Rather than me guessing — which is exactly what I’m doing right now — I was hoping someone would actually explain the most appropriate way of doing this.
I’m using INSERT ON DUPLICATE UPDATE elsewhere in the application, so I’m at least familiar with that. In fact, I’m doing almost exactly as you’re recommending for the analytics side of things (user visits to bookmarks).
Right, I can see how this would work now.
I’m assuming I’m right to keep the parent-child method, so I can keep track of all those who added the same bookmark afterwards, yes?
No, you don’t need a parent-child method at all, the link isn’t a child of the same link, it is a duplicate of the link. You would use parent-child if you were drilling down:
Electronics -> Televisions - Sanyo -> Model123
If you want to know who added the bookmarks then you allow all inserts into the table with duplicate URLs and those who entered them. You would use a GROUP BY clause to group the URLs together and get a count of how many you had.
You would be using three tables.

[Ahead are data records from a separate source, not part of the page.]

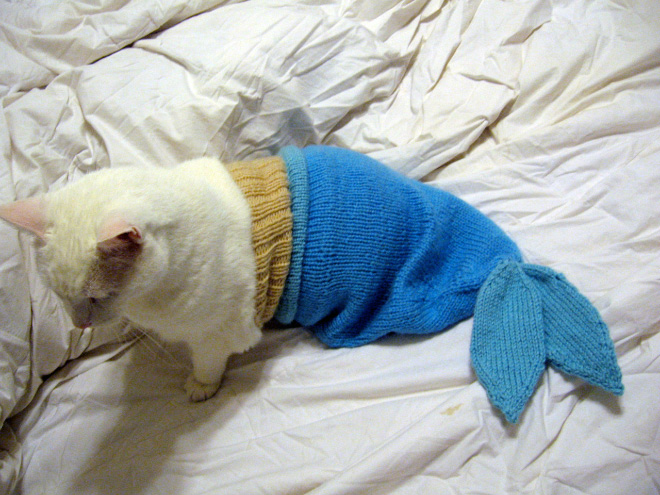 animals dressed as other animals mermaid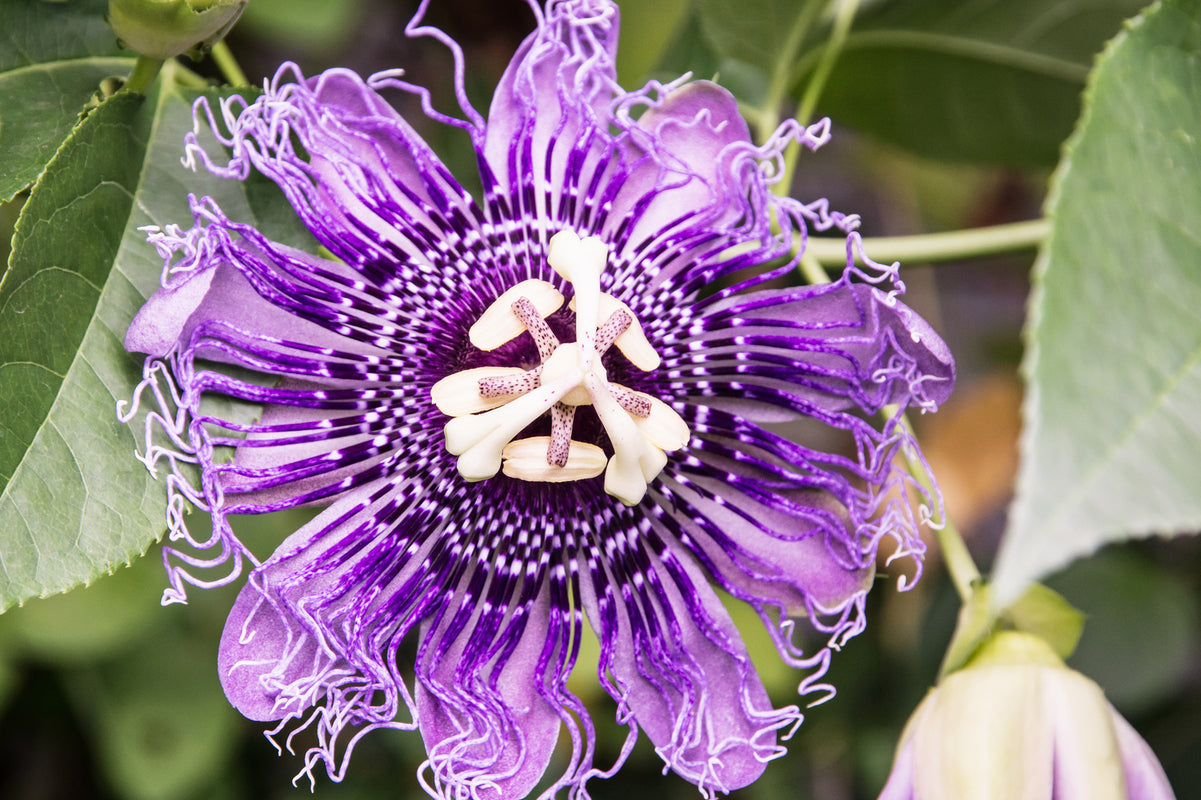 Passionflower For Sleep Remrise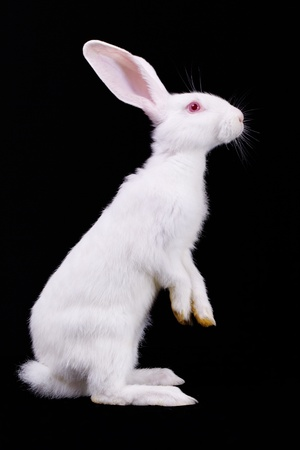 bunny ears: White rabbit standing on its hind legs  Side view  Black background Stock Photo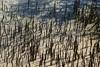 Tobacco Bay (quiggyt4) Tags: bermuda tobaccobay caribbean beach beaches water turquoise stop stopsign signage roadsign rocks boulder shoreline bay stgeorges fort fortstcatherine trafficsign boat boating atlantic atlanticocean coral fish ocean british britain greatbritain territory brexit england uk unitedkingdom occupy ows occupywallstreet ronpaul trump donaldtrump horseshoebay southampton cave cavern stalactite stalagmite halactite geology lake reflection underground dark telephone townhall kelp seaweed
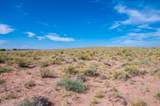 40 Acres Tract 427 Painted Desert Ranch - Photo 43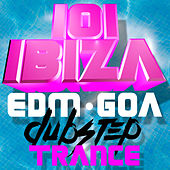 101 Ibiza EDM Goa Dubstep Trance by Various Artists
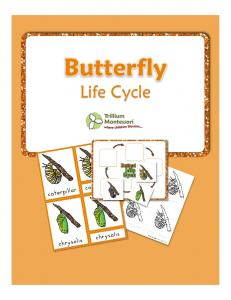Life Cycles- Butterfly by Trillium Montessori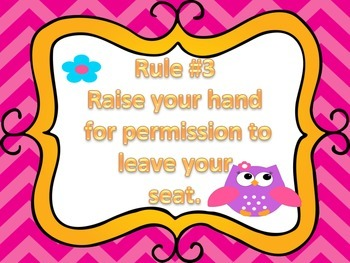 Owl Chevron Themed Class Rules
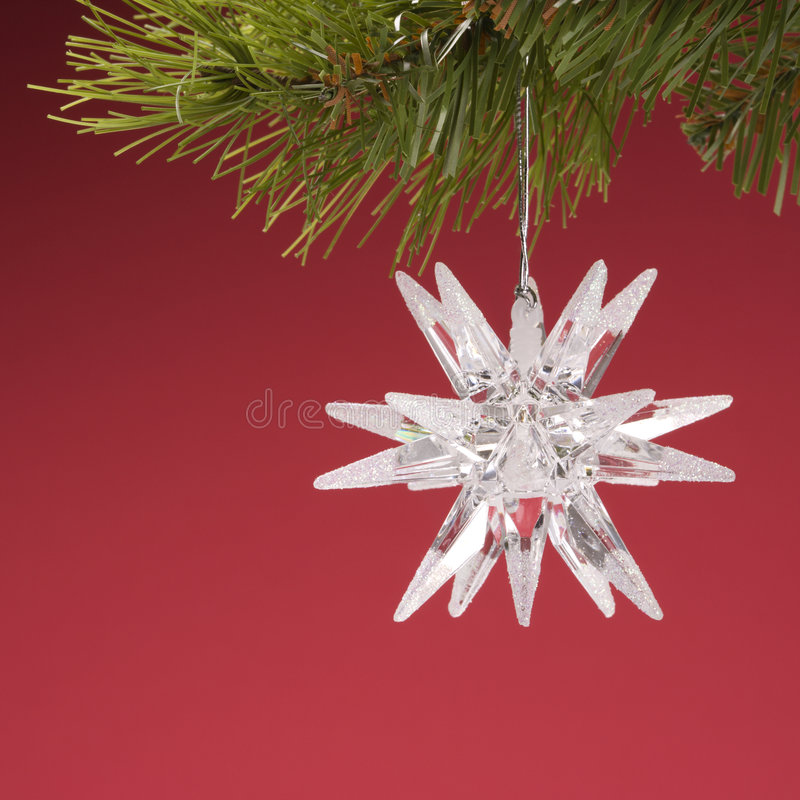 Christmas ornament hanging from branch. stock photos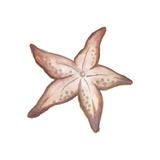 Coastal Icon Coral VII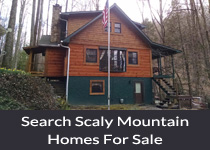 Scaly Mountain NC homes for sale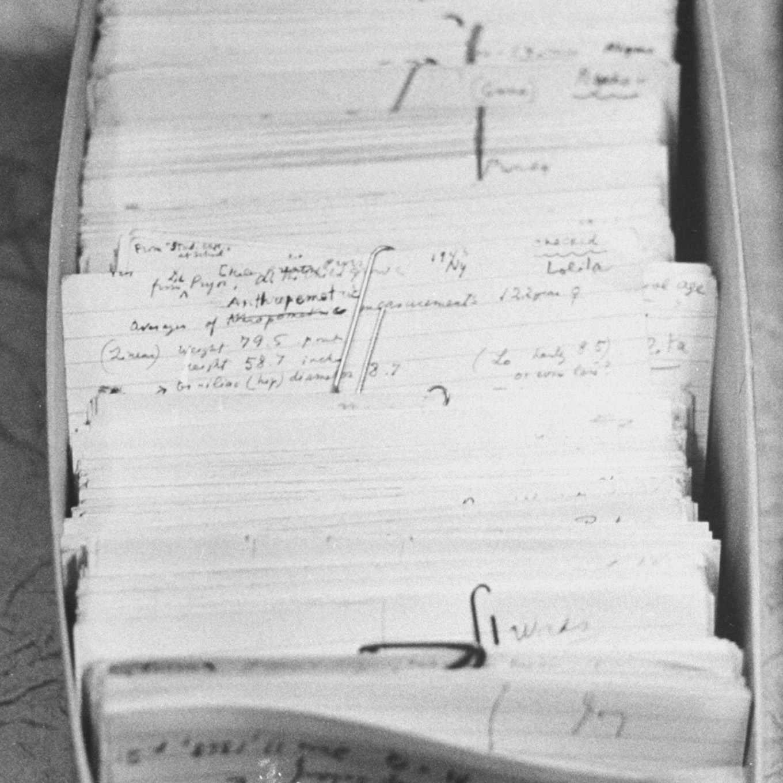 Vladimir Nabokov's File Cards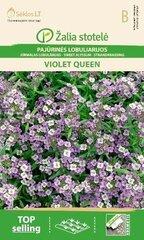 Лобулярия  Violet Queen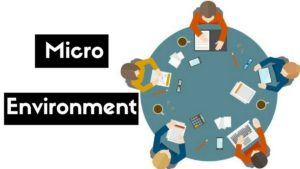 What is Micro Environment in Business?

The one you have above (bookmarks) with the user_id column removed entirely, a user table defining information about your users and a users_bookmarks table with two columns userid, url_id and a new row for each person who enters a bookmark. You may have 50 people with different userid(s) with the same url_id in the table.
This is actually the one option I thought there might be a way of avoiding.
As I said, I’d thought through a few ideas, and this was the only one I could think of that would work fully. But I thought it was too complex and there was, perhaps, a better way.
OK, if that’s the way, so be it.
And thanks for your time, here. Always appreciated.